1965年(昭和40年)に地蔵町のすべて、西川町、宝町、船場町、恵比寿町の各一部を合わせて成立した[2]。
函館のイカ食品加工(珍味、水産加工)が古くから盛んな地域の一つ(小舟地区、豊川地区、住吉地区、日の出・広野地区、港地区)。ここでは海産商が経営している[3]。
→詳細は「イカノポリス計画」を参照
- 地蔵町
- 読み方は「じぞうまち」[4]。延命地蔵堂があったことより名付けられ、1791年(寛政3年)にはあった古い地名である[5]。
- かつてあった掘割に永国橋(栄国橋,異国橋)が架かっていて、旧幕府軍の幹部土方歳三が戦死した場所の候補の一つとされている(異国橋説)。出典は島田魁、中島登[6]。

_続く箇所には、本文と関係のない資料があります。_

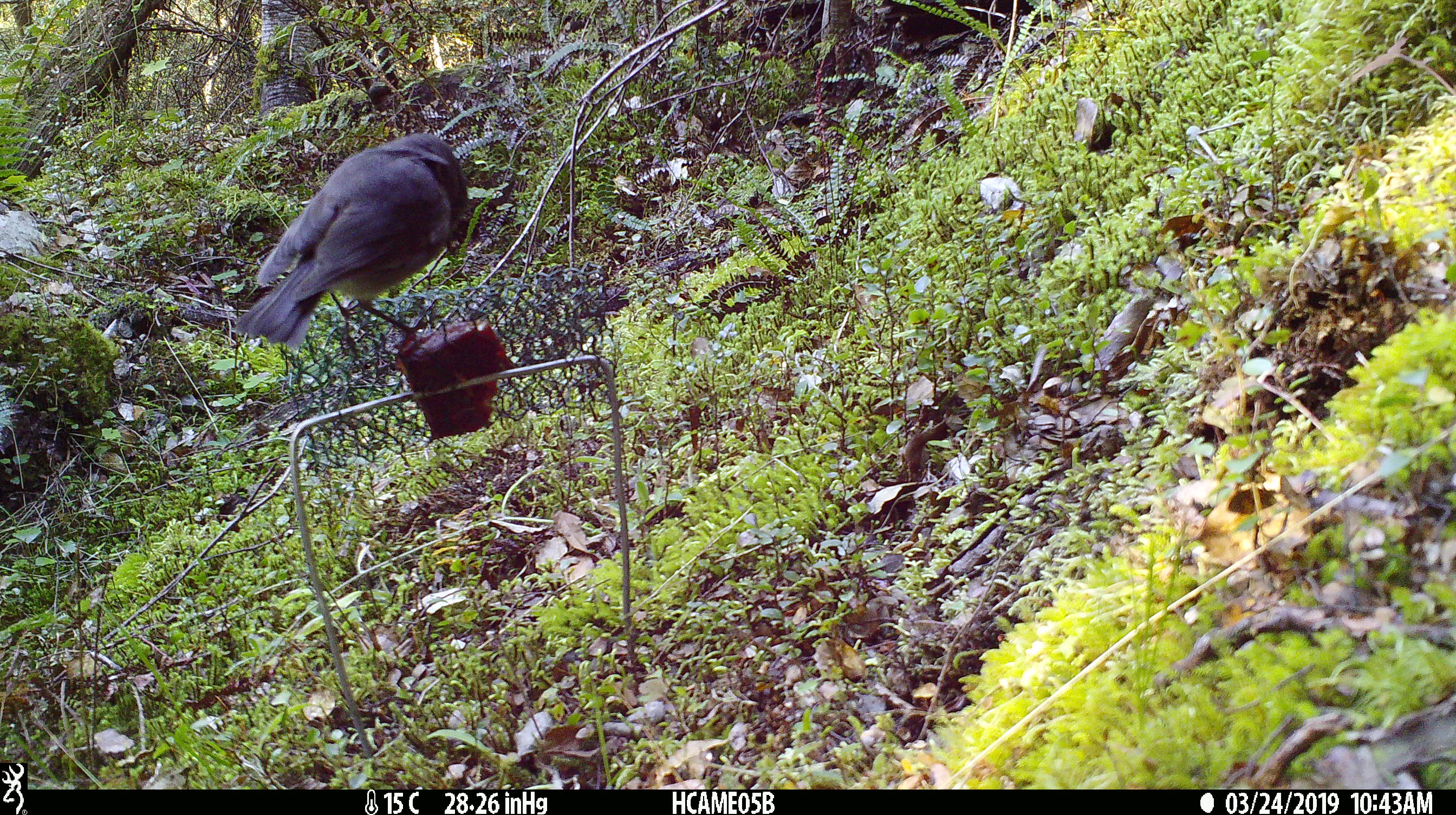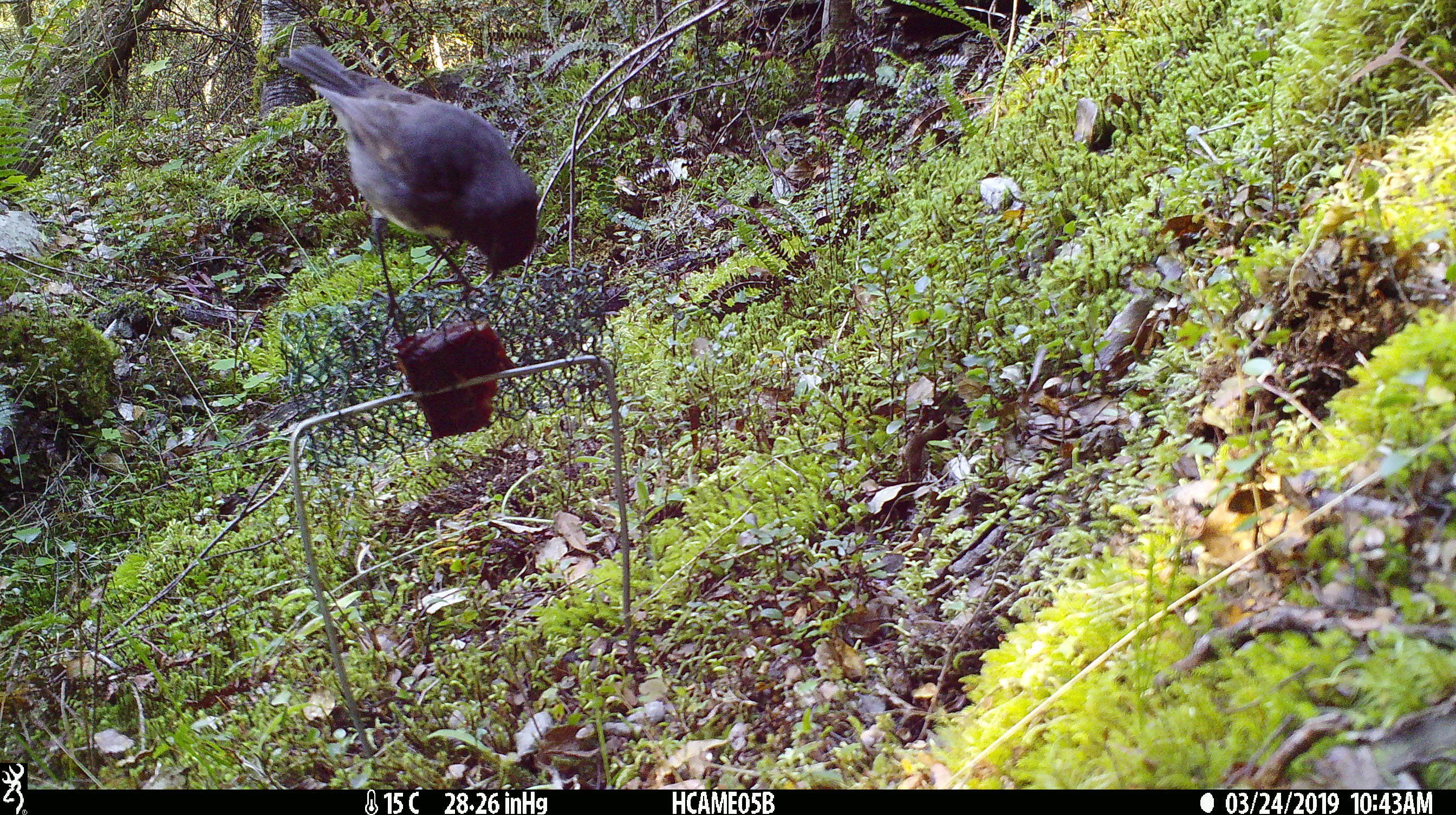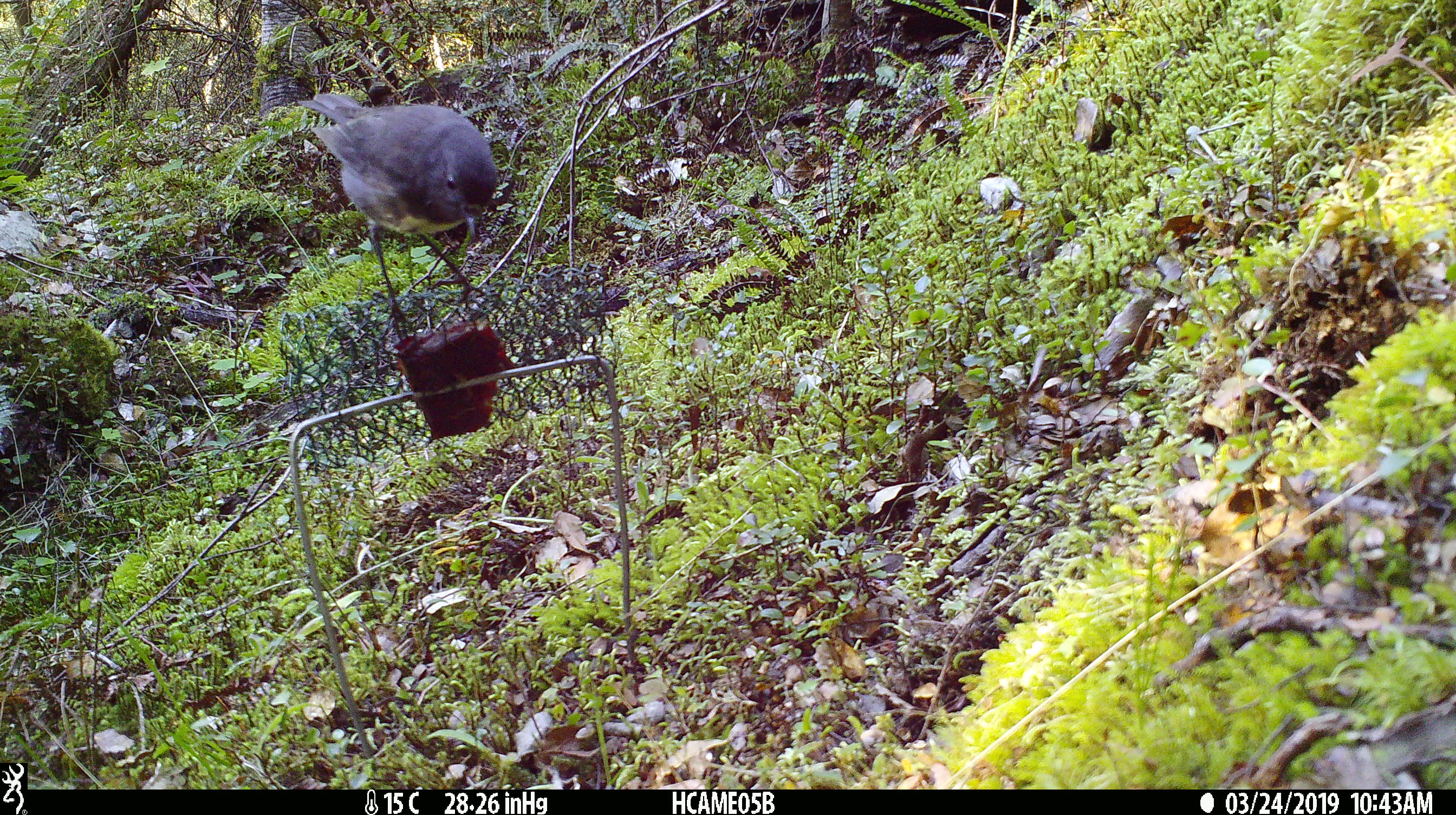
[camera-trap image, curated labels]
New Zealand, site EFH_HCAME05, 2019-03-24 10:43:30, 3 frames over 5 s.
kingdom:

- 明治の初め頃までは箱館市街地の住人を俗に「弁天の衆、大町の旦那、内澗の奴、地蔵のてい」と言われていた。衆とは親方衆、旦那とは問屋の旦那、奴とは「あいつ」「こいつ」と呼ばれる人達、「てい」とはおそらく「低」のことと推測され、つまりこの地域の住民はあまり上品な人達ではないといわれた[7]。
- 西川町
- →詳細は「大手町 (函館市) § 旧町丁の概要」を参照
- 宝町
- 1875年(明治8年)4月、義倉(政府が貯蔵米を保管していた倉庫)を高砂町に移した跡に作った町。高田屋の米倉も多く存在していた。
- 1878年(明治11年)7月10日に公立小学校の宝学校(宝小学校)が開校した。校内では1881年(明治14年)1月23日に初の函館区会議員選挙が行われ、第1回函館区会が開かれた(同年4月5日 - 7月10日、函館市議会発祥の地)[8]。
- 船場町
- 1803年(享和3年)に函館奉行が地蔵町沖を、その隣を高田屋嘉兵衛も埋め立てて造船所を作った地である。古築島と言われている[9]。
- 1872年(明治5年)8月26日に9番地(現・末広町)に「函館気候測量所(現・函館地方気象台)」が設置され観測が開始されたが、1879年(明治12年)6月6日に高砂町19番地(現・若松町)に移転した[10]。